I am purposely leaving some wriggle room because he may have been misquoted or misunderstood, but taking this at face value what on earth are the major players in the field of OCT – Topcon, Heidelberg, Nidek to name but three – doing in marketing such equipment to optometrists? Surely they could find a few plano ret mirrors and internally illuminated Snellen charts and plonk us upstart pseudo-clinicians back in the dark room we came from.
What a load of ill-informed tosh. Lets take it step by step. Bad practice. OK I admit it. I have got an OCT, not only that but I have had it for some time, so I must not only be bad, I must be terrible?
What, then is bad practice in optometry? The definition of optometry promulgated by the World Council of Optometry is ‘Optometry… autonomous, educated, and regulated… provide comprehensive eye and vision care… includes refraction and dispensing, detection/diagnosis and management of disease in the eye…”
Detection, diagnosis and management of disease is fundamental and it must therefore rely on various methods of ocular examination. When I qualified this was the direct ophthalmoscope and very few practices were equipped with slit lamps. There were no automated field analysers or volk lenses. At what point in history, some of it very recent indeed, would Mr Kilpartrick like to call time on the adoption of new ophthalmic technologies by optometrists? The non-contact tonometer (NCT), the halogen bulb or the plane mirror retinoscope?

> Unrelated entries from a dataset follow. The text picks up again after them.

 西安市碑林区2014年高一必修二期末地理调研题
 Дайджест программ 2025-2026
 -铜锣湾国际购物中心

Pre-eminent among new instruments is the OCT. In my opinion practising without one of these is at best foolish at worst, bad. If you don’t have one, you or your business owner does not have an appropriate business plan to enable you to practice to your full abilities and that is clearly bad. Why? because you are going to do at least two things; first you will miss identifiable, treatable, ocular disease risking your patients eyesight, your reputation, and possibly registration. Why make it difficult for yourself to tell if that drop in VA is due to cataract, dry ARMD or occult neovascular membrane?

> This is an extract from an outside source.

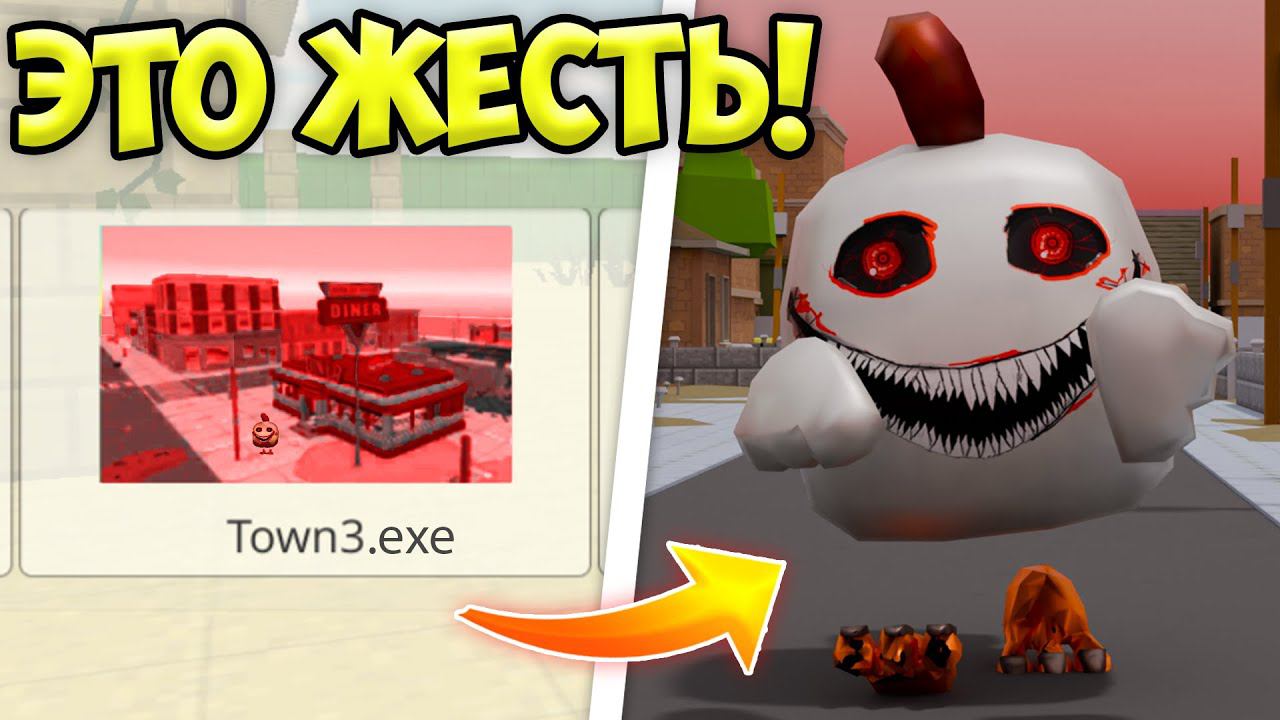 НЕ ЗАХОДИ НА КАРТУ TOWN3.EXE В ЧИКЕН ГАН, ИНАЧЕ... МИФЫ CHICKEN GUN смотреть онлайн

Secondly, and well under the fitness to practice radar, is that you run the risk of unnecessarily alarming patients by referring them when they do not have any reason to be anxious. You can make the diagnosis, reassure them and manage what you have seen.
The second allegation is that OCTs make one ‘over-reliant’. On what? On using your eyes and brain to make a clinical decision? Or the income stream they engender if established with an appropriate business plan. There once was (in some places still is) over-reliance on NCT, which led directly to our lords and masters at the College and elsewhere confusing competence at applanation with a contractual issue. But just as it isn’t the OCT that leads ‘to bad practice, over-reliance and a rise in hospital referrals’ it wasn’t the NCT either.

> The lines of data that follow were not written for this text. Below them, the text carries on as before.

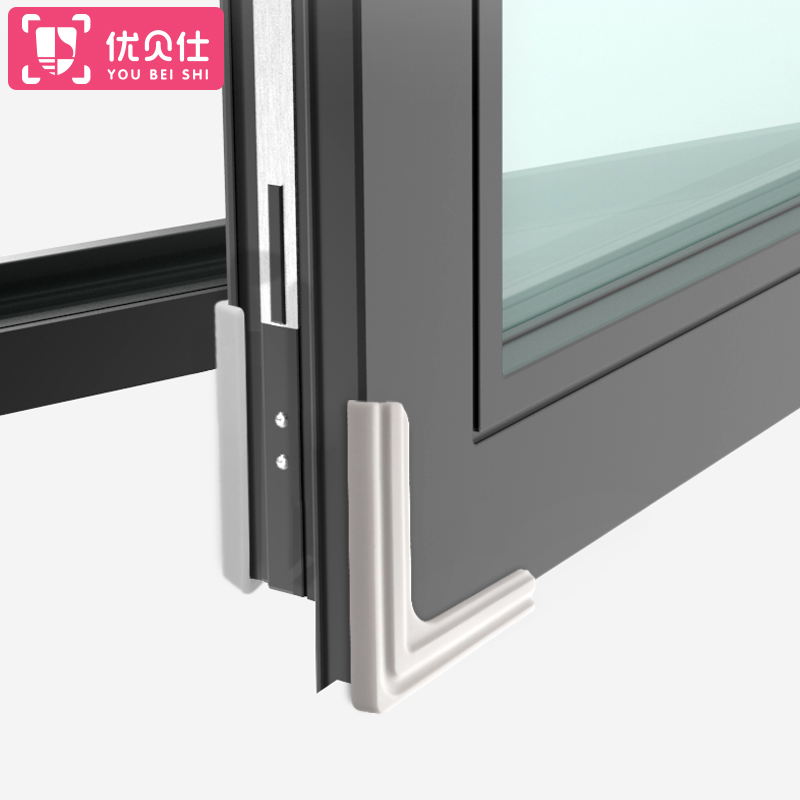 Window Anticollision Angle Broken Bridge Aluminum Silicone Angle Protection Kowtow for children Window corner Anti-touch head Protective sheath open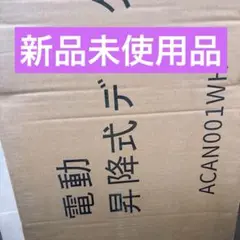 ゲーミングデスク 電動 昇降式デスク 昇降机 パソコンデスク 在宅ワーク　新品
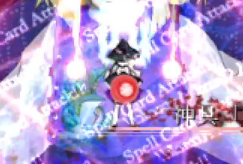 MarisaB being slightly above Suwako on her third spell-card, misdirecting her first wave A screenshot of MarisaB being above Suwako.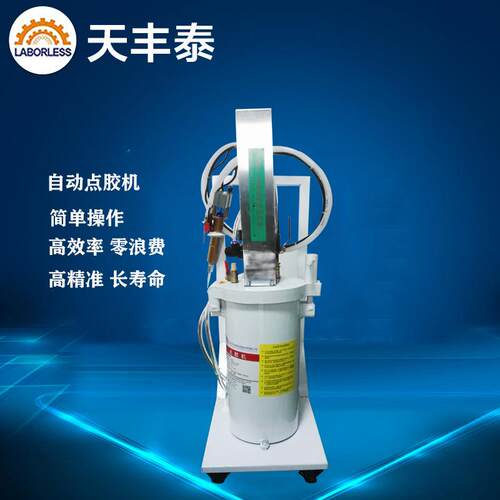 球泡灯手动点胶机2600ml硅胶打胶机2.6L胶桶面板灯全自动点胶机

While NCT was implicated, the apparent high false positive referral was at least partly ophthalmology failing to understand the epidemiology of a disease with low prevalence. It was also simple laziness (or a bone-headed obstinacy to charging patients for repeat measures) thanks to optometrists taking the easy way out and relying on a number generated by a machine to generate a clinical decision. This is a direct consequence of a retail focused attitude to income.
Finally, ‘a rise in hospital referrals’. This is a double-edged sword. First it’s anecdotal and at least initially inevitable when adding new kit. However, I am not the only user of an OCT, and a plethora of other equipment, to find that some patients I refer are discharged because the HES cannot find the lesion or disagree with my diagnosis.
There is more than a hint of embarrassment at our equipment over theirs. Nowhere is this more true than in HES units where the OCT resides in medical retina and is barely used in glaucoma assessment despite evidence that assessing ganglion cell integrity will identify glaucomatous loss missed in 24-2 fields, not least because the fields test parameters are antiquated and rooted in the past.
It is my personal view that OCT is now an absolutely vital tool, easily integrated into any practice, enthusiastically accepted by patients and well within the capabilities on any optometrist to use and interpret. I would advise any new optometrist offered a job in a practice without an OCT to walk on by and let the non-believers wither on the vine.